Afortunadamente el aire era templado, olía a tierra y humedad. El invernadero era como los de antes: grande, por lo menos de cincuenta metros de largo y diez de ancho. Como en el exterior hacía mucho frío, la tierra estaba cubierta con enormes plásticos verde oscuro. Había dos pasillos que corrían paralelos a lo largo de ambos lados.

– Cultivo tomates ecológicos -anunció Olof Furhage.

– ¿En diciembre? -preguntó Annika.

El hombre volvió a reír, tenía facilidad para hacerlo.

– No, ahora no. Arranqué las plantas en octubre; durante el invierno la tierra descansa. Cuando uno cultiva ecológicamente es muy importante mantener el lugar y la tierra limpios de bacterias y hongos. Los cultivadores modernos utilizan generalmente mantillo o turba, pero yo utilizo tierra. Venga y verá.

Se encaminó rápidamente por el pasillo y se detuvo al otro extremo. En el exterior había un gran aparato de chapa.

– Esta es una máquina de vapor -informó Olof Furhage-. Lo comprime a través de los tubos que entran por aquí, ¡mire qué gordos son! y luego van bajo la tierra, la calientan. Eso mata a los hongos. La he hecho funcionar un poco por la mañana, por eso hace calor aquí dentro.

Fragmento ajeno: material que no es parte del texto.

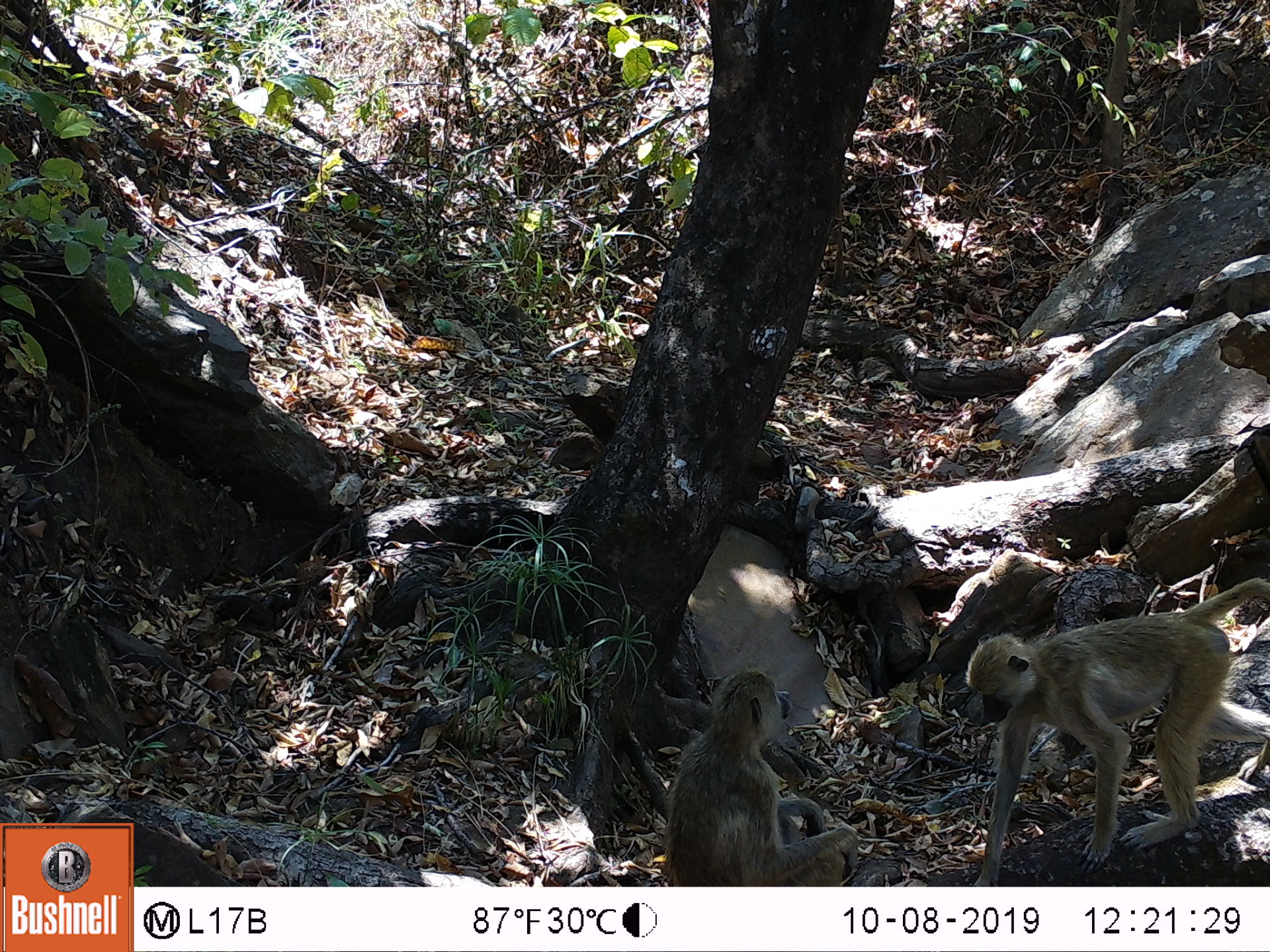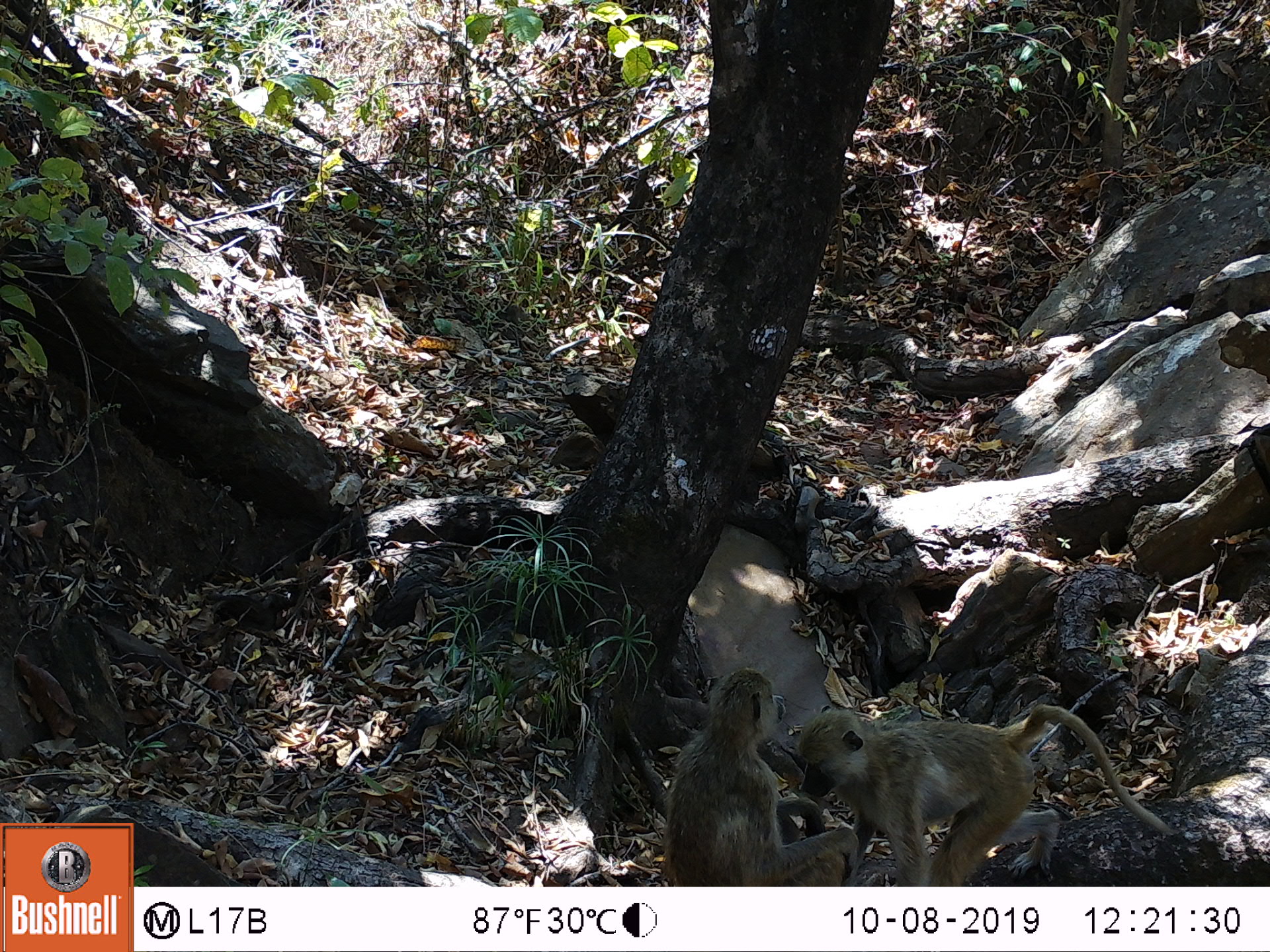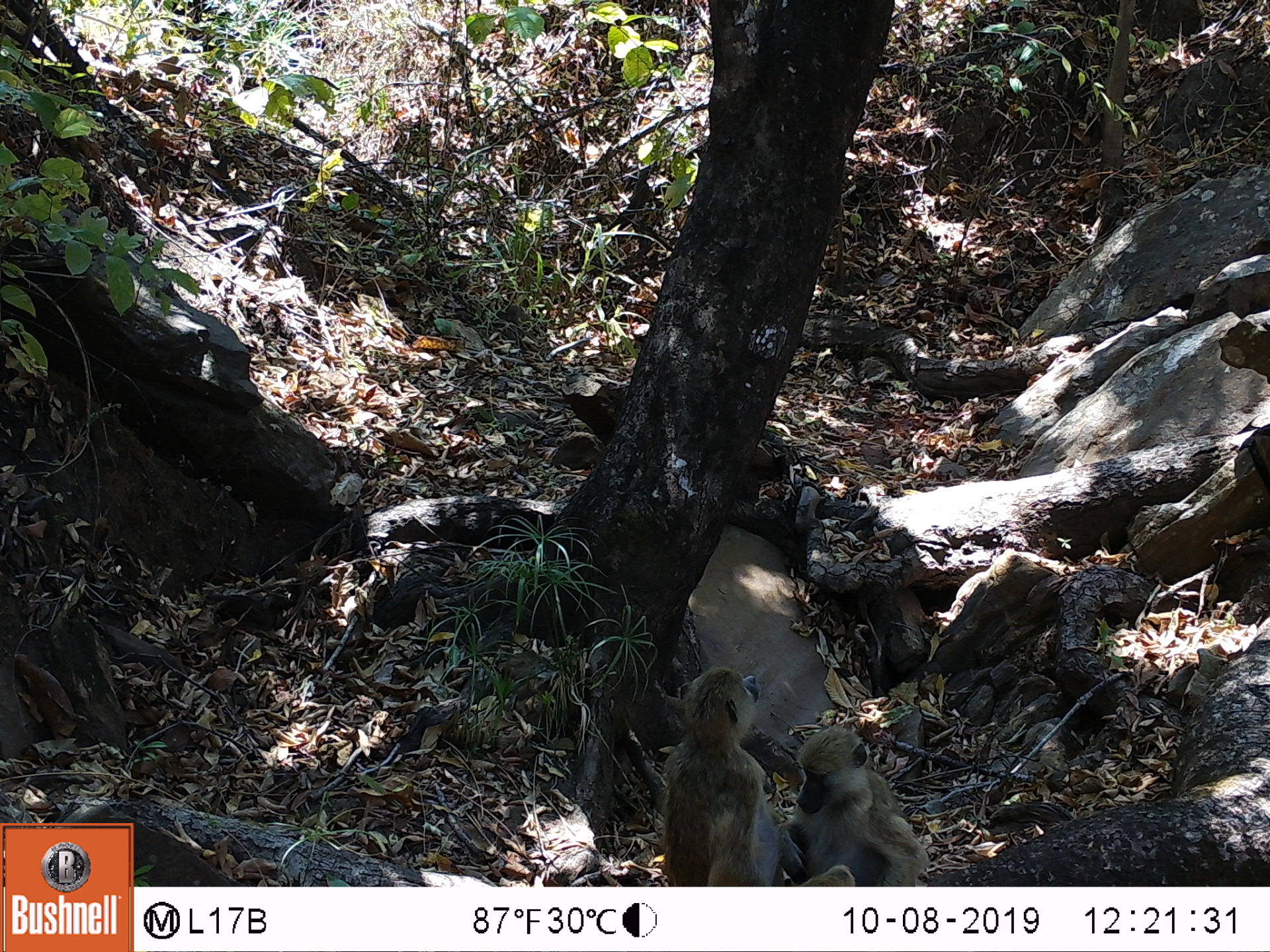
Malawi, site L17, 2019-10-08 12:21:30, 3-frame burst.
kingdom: Animalia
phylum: Chordata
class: Mammalia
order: Primates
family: Cercopithecidae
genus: Papio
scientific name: Papio cynocephalus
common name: yellow baboon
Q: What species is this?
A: Yellow baboon (Papio cynocephalus).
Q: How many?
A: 2.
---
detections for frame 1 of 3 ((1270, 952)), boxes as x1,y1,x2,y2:
yellow baboon: 954,575,1262,878; 654,671,875,883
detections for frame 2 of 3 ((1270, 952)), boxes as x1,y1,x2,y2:
yellow baboon: 818,680,1168,883; 652,663,850,885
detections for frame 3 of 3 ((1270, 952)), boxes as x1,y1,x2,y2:
yellow baboon: 656,666,796,880; 798,720,927,883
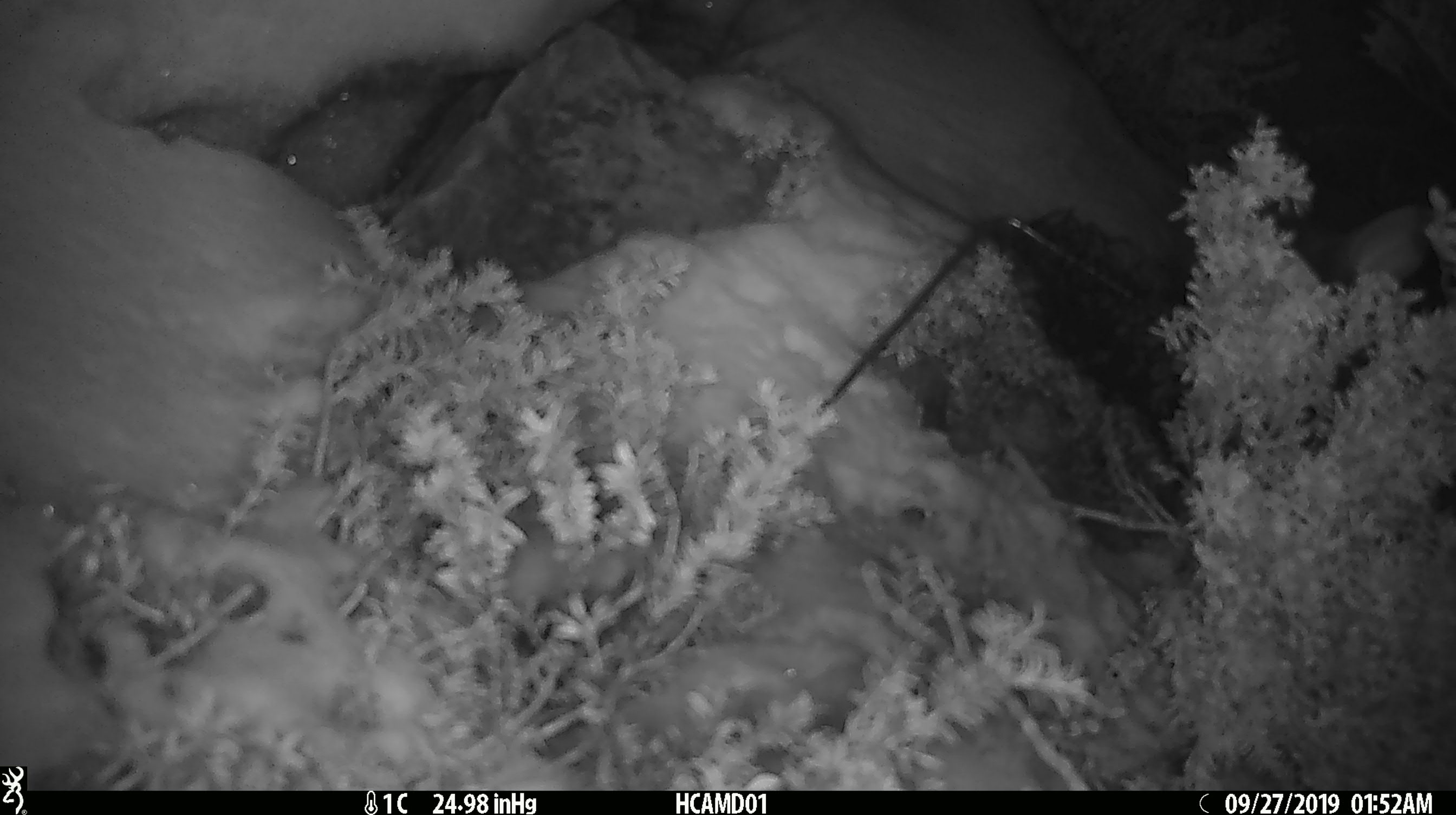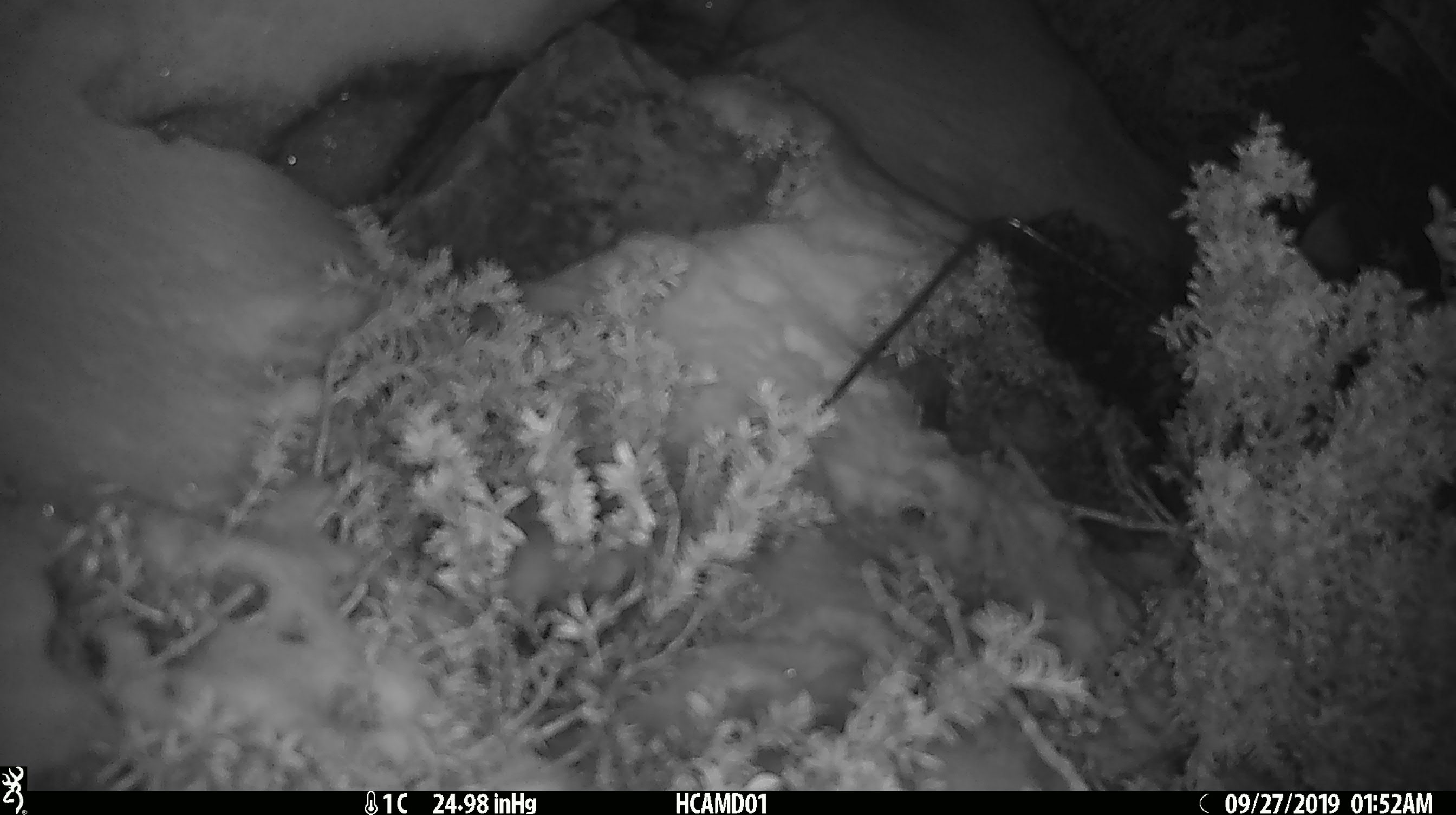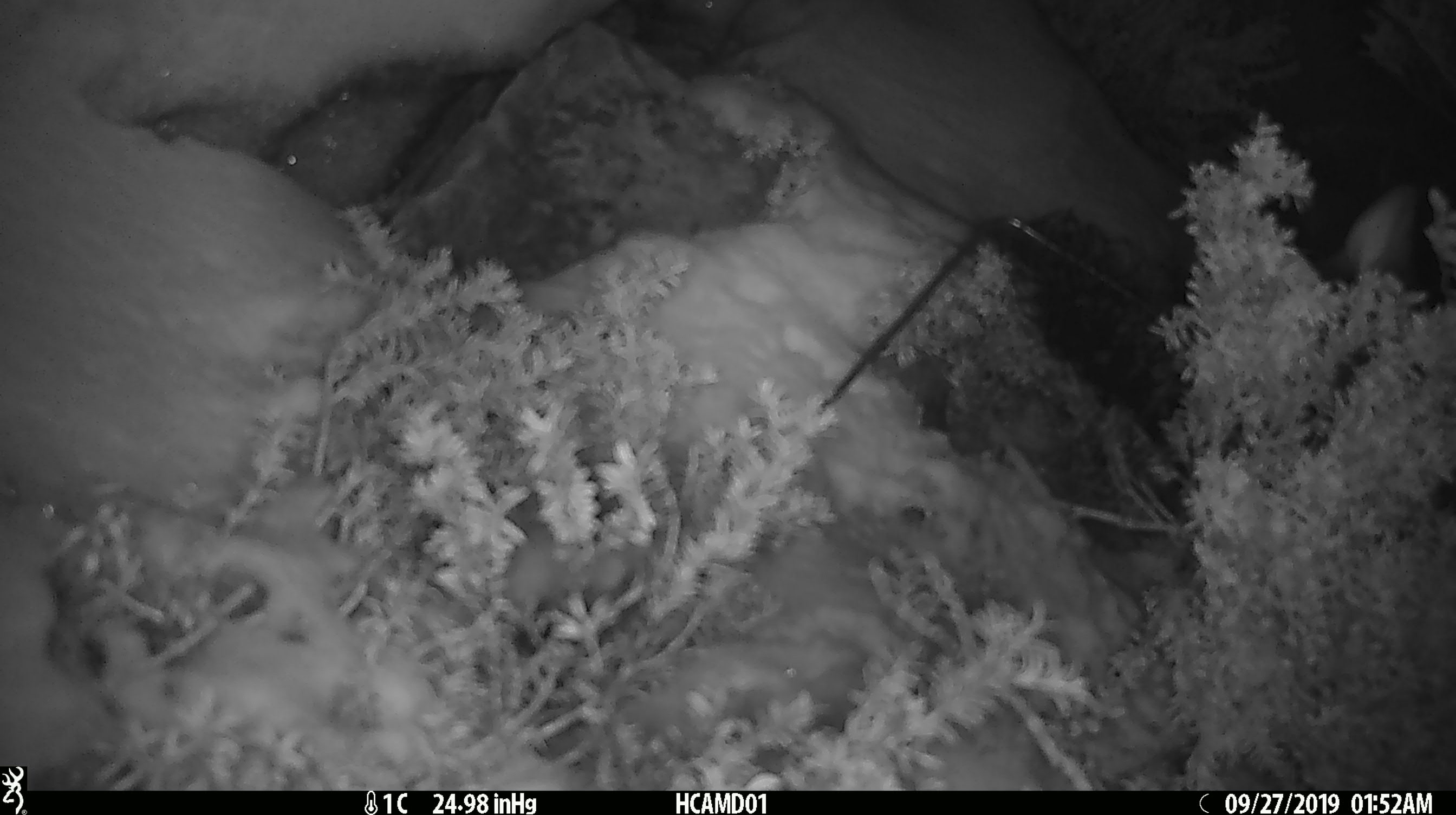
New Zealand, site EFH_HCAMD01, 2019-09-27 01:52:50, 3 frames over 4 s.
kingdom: Animalia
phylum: Chordata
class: Mammalia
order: Diprotodontia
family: Phalangeridae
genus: Trichosurus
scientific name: Trichosurus vulpecula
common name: common brushtail possum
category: possum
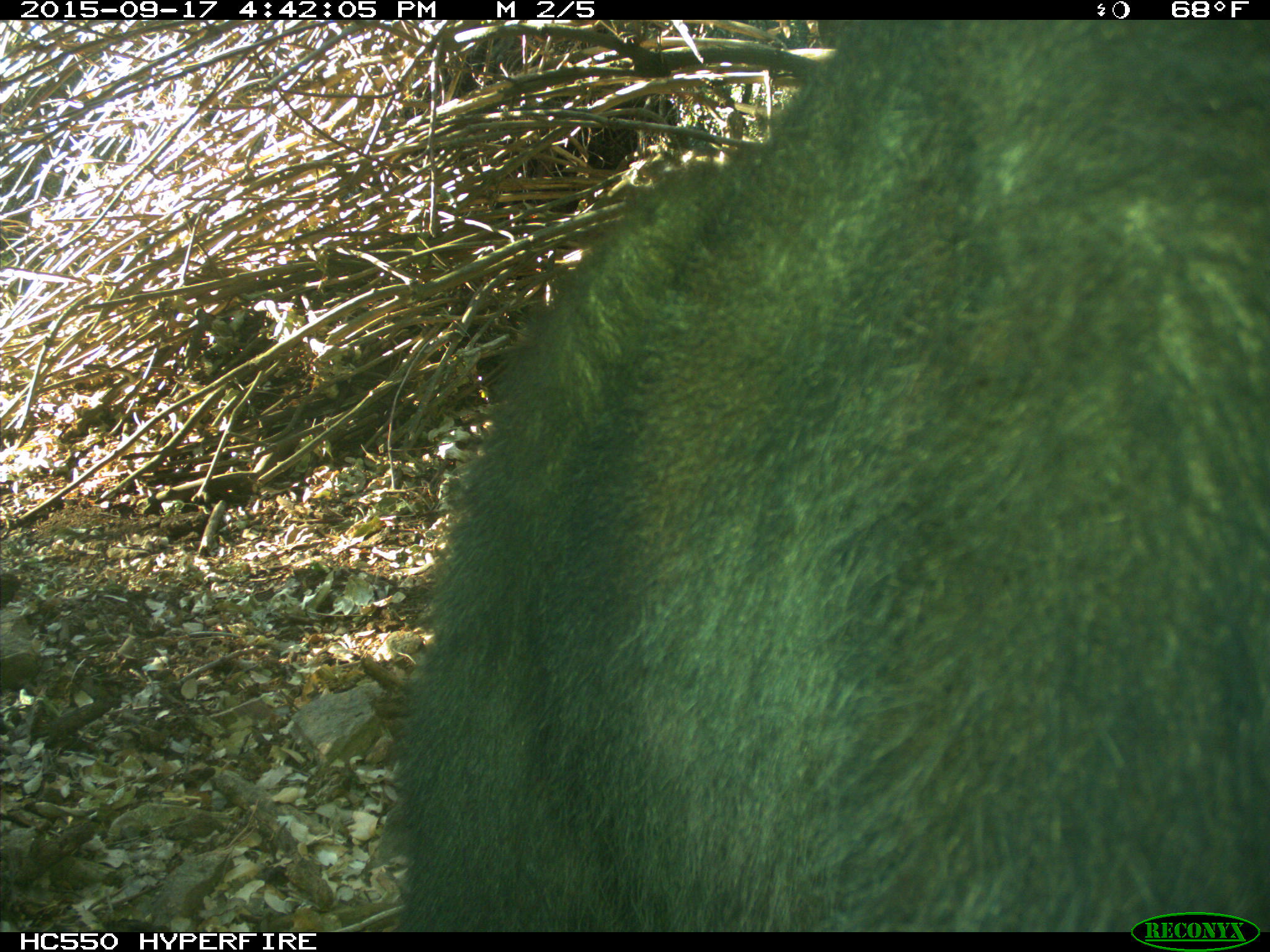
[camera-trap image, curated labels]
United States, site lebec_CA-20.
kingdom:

Annika observó interesada. Había muchas cosas que no sabía.

– ¿Y cuándo habrá tomates? -preguntó cortésmente.

– No se debe comenzar demasiado pronto, porque entonces serían muy largos y delgados. Yo planto a finales de febrero, y en octubre las plantas tienen una altura de seis metros…

Annika miró a su alrededor.

– ¿Pero cómo lo hace? Aquí no hay seis metros hasta el techo.

Olof Furhage volvió a reír.

– Sí, ¿ve los cables que van por encima? Cuando las plantas han alcanzado esa altura, se doblan sobre ellos. A medio metro del suelo más o menos hay otro cable. Sirve para lo mismo: de manera que se dobla el tronco debajo de él y sigue creciendo hacia arriba.

– Qué astuto -dijo Annika.

– ¿Nos tomamos un café?

Salieron del invernadero y se dirigieron a la casa.

– Usted ha crecido aquí en Tungelsta, ¿verdad? -preguntó ella.

El hombre asintió y sujetó la puerta.

– Se puede quitar los zapatos. Sí, crecí en Kvarnvägen, allí lejos. ¡Hola pequeña! ¿Cómo estás?

Las últimas palabras las gritó dentro de la casa, y una vocecita de niña le respondió desde el piso de arriba.

– Bien papá, pero no me sale. ¿Me puedes ayudar?

– Sí, dentro de un rato. Tengo visita.

Olof Furhage se quitó sus pesadas botas.

– Ha tenido gripe y ha estado muy enferma. Le compré un nuevo juego de ordenador en CD-ROM para consolarla. Bienvenida, por aquí…

Desde el piso de arriba asomó una carita por la escalera.

– Hola -dijo la niña-. Me llamo Alice.

Tendría nueve o diez años.

– Yo me llamo Annika.

Alice desapareció hacia su juego de ordenador.

– Vive conmigo cada dos semanas. Su hermana Petra se ha instalado aquí definitivamente. Petra tiene catorce años -dijo Olof Furhage y vertió el agua en la cafetera.

– ¿Así que es divorciado? -preguntó Annika sentándose a la mesa de la cocina.

– Sí, ahora hará dos años. ¿Leche o azúcar?

– Las dos cosas, gracias.

Olof Furhage acabó de preparar el café, puso la mesa y se sentó frente a Annika. Era una cocina agradable, con suelo de madera, espejos en las paredes, mantel a cuadros rojos y blancos y una estrella de Adviento en la ventana. Tenía unas vistas maravillosas hacia el invernadero.